AFTER years of postponing the inevitable, the Venezuelan government made a modest concession to economic reality on February 8th by cutting the price of the national currency, formally known as the “strong” bolívar, by 32%. In the seventh devaluation during the presidency of Hugo Chávez, the official rate weakened from 4.3 bolivares to the dollar to 6.3. Since he took office in 1999, the cost of the dollar in bolívar terms has risen more than tenfold—though even the new rate is still around three times stronger than the value of the currency on the black market.
The collapse of the bolívar is perhaps the most striking statistical indicator of Mr Chávez’s economic mismanagement. His constant stream of expropriations without fair compensation has caused Venezuela’s private sector to wither, and his transformation of PDVSA, the state energy company, into a vehicle for patronage has led oil production to plummet. As global petroleum prices have soared during Mr Chávez’s presidency, Venezuela has become ever-more dependent on imports.
In 2003 the government tried to stem capital flight by imposing stringent exchange controls. Since then, ordinary Venezuelan citizens and businesses have faced limits on the amount of foreign currency they can acquired at the heavily subsidised official rate, while the well-connected have made fortunes by exploiting the system. To meet the rest of their foreign-currency needs, many Venezuelans have had to turn to a flourishing black market, where the bolívar has traded at a fraction of its official value. These restrictions have contributed to ever-worsening shortages of essential goods.
The government has responded to sharp declines in the price of the bolívar on the black market with a series of belated, incremental official devaluations and ever-tighter controls. These adjustments have made life slightly easier for the country’s beleaguered exporters, and increased the local purchasing power of PDVSA’s oil sales, the government’s primary source of revenue. However, they have also produced jolts of short-term inflation.
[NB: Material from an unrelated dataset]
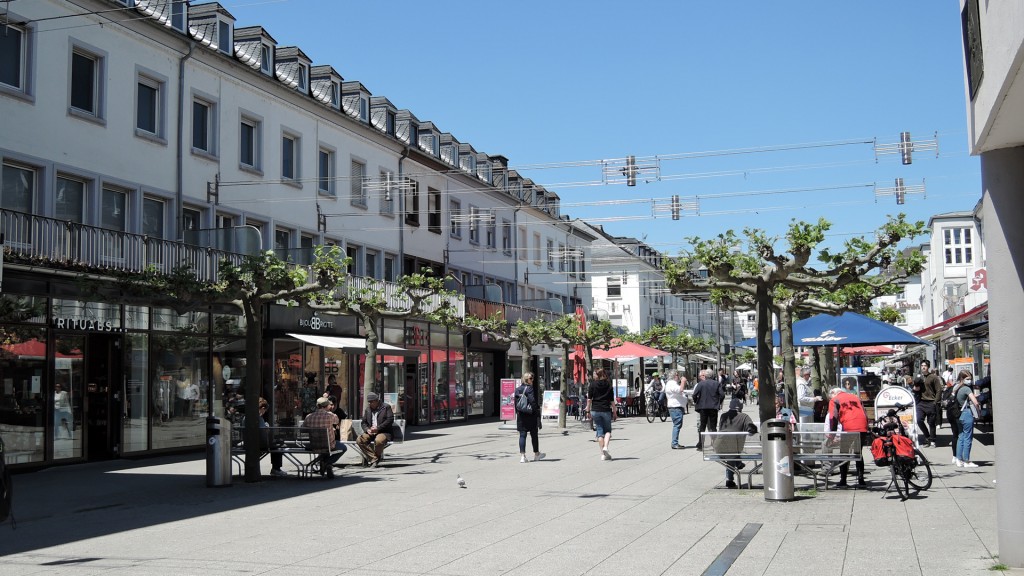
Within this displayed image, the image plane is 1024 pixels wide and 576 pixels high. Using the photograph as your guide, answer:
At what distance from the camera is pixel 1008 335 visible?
8.03 meters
In recent months pressure has been building on the government for a fresh devaluation. Many staples have practically disappeared from supermarket shelves, and food scarcity is at its highest in five years. In the past two months alone food prices have risen by more than 11%, causing particular suffering to the poor, who are the government’s main supporters. As the central bank has become stingier in doling out dollars at the official rate, demand for greenbacks has grown on the black market, leading the street price of the bolívar to fall by half in the past six months.
Moreover, Mr Chávez launched a spending spree on subsidised food and social programmes last year, in a successful bid to build up support for his re-election. That generated economic growth of over 5%, but caused the budget deficit to soar. Now it appears that the ruling United Socialist Party may need to shower its base with cash all over again, since a new presidential election campaign seems imminent. Mr Chávez has spent the past two months in Cuba receiving treatment for what appears to be terminal cancer, though his exact diagnosis remains a secret. If he dies, the Venezuelan constitution requires new elections to be held within a month. Nicolás Maduro, the vice-president and Mr Chávez’s chosen successor, lacks his boss’s charisma and authority and may have a harder time holding off the opposition.
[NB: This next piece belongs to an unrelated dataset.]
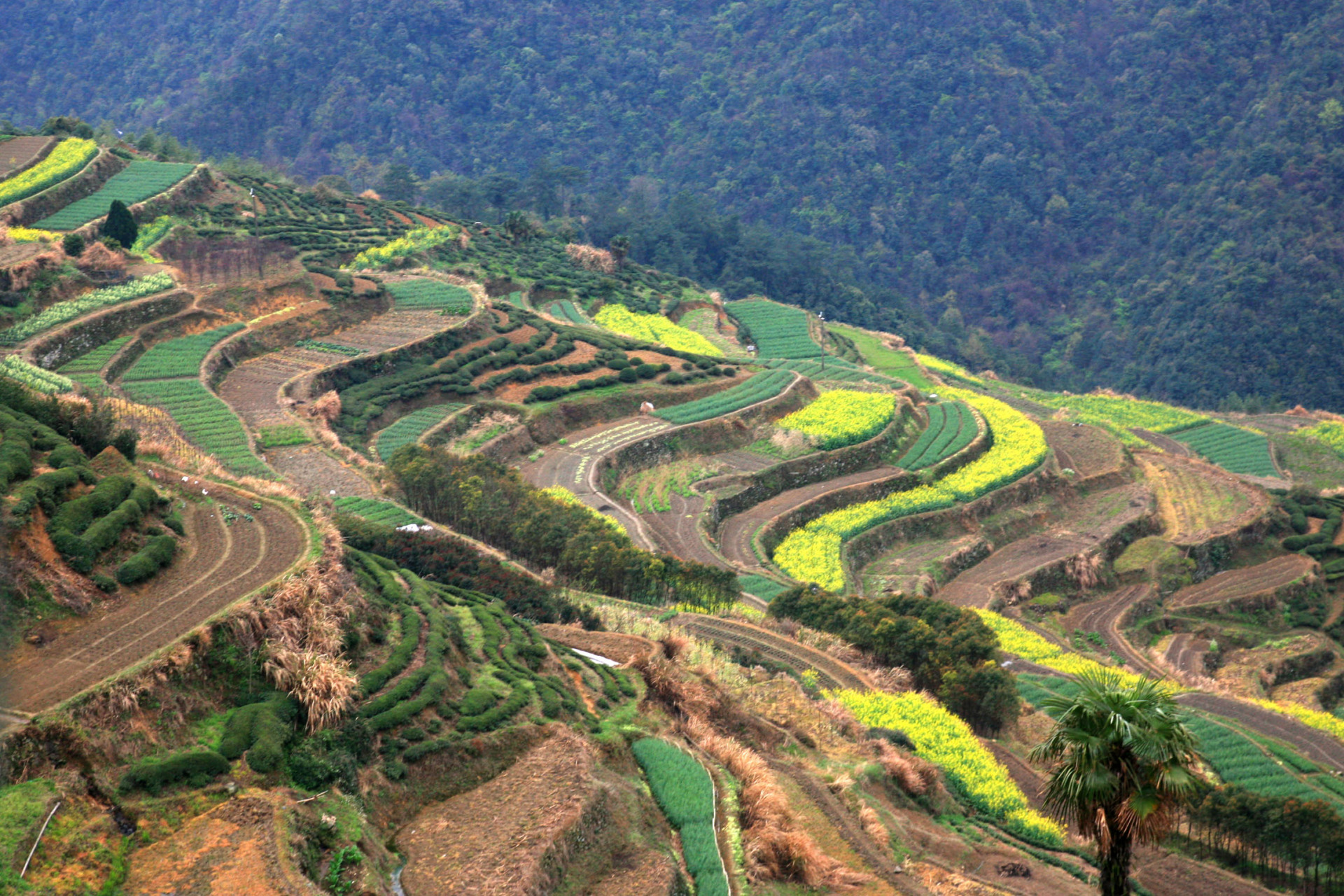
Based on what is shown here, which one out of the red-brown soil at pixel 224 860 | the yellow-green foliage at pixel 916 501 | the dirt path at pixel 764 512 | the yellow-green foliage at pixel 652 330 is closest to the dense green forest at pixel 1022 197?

Whoever winds up replacing Mr Chávez will face a daunting economic test. GDP is expected to stagnate in 2013, while inflation continues to rise. Even though exporters will benefit from a slightly cheaper bolívar and the right to keep a greater share of their foreign-currency revenues in dollars, the government still thwarts their efforts with a thicket of red tape.And the bolívar will face even more downward pressure now that the government has announced it will end a scheme in which it borrowed dollars abroad in order to provide them locally at a price slightly higher than the official rate for “non-priority” goods and services.
The authorities insist that this devaluation, which they had denied was in the offing for months, will be the last significant change in policy for some time. But deteriorating economic conditions are likely to force further adjustments, regardless of who winds up leading the country.